What the exercise asks: Whenever a picture appears in the data, skip it and write out all other material exactly.

Collected material:
* * *

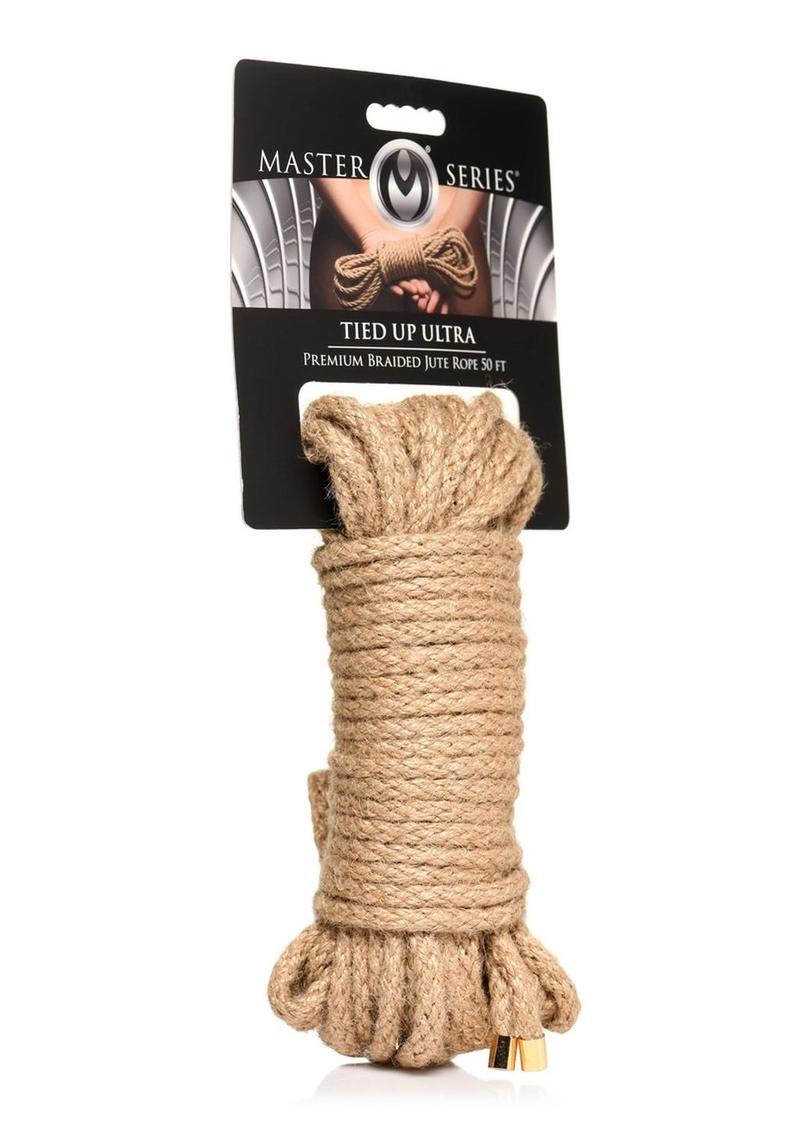 Tied Up Ultra Premium Braided Jute Rope - Brown - 50ft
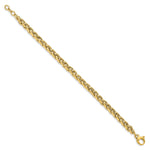 Load image into Gallery viewer, Leslie&#39;s 14k Polished and Textured w/ .5in ext BraceletLF1320-7.5
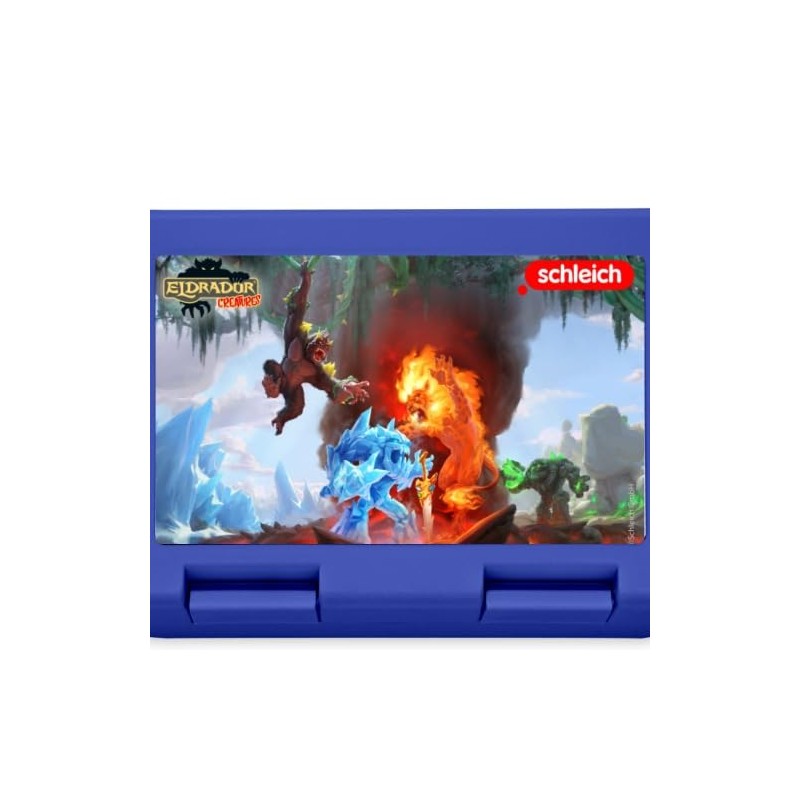 Spreadshirt Schleich Eldrador Creatures ice World and Lava World Lunchbox,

* * *

Output below:
 Tied Up Ultra Premium Braided Jute Rope - Brown - 50ft
 Load image into Gallery viewer, Leslie&#39;s 14k Polished and Textured w/ .5in ext BraceletLF1320-7.5
 Spreadshirt Schleich Eldrador Creatures ice World and Lava World Lunchbox,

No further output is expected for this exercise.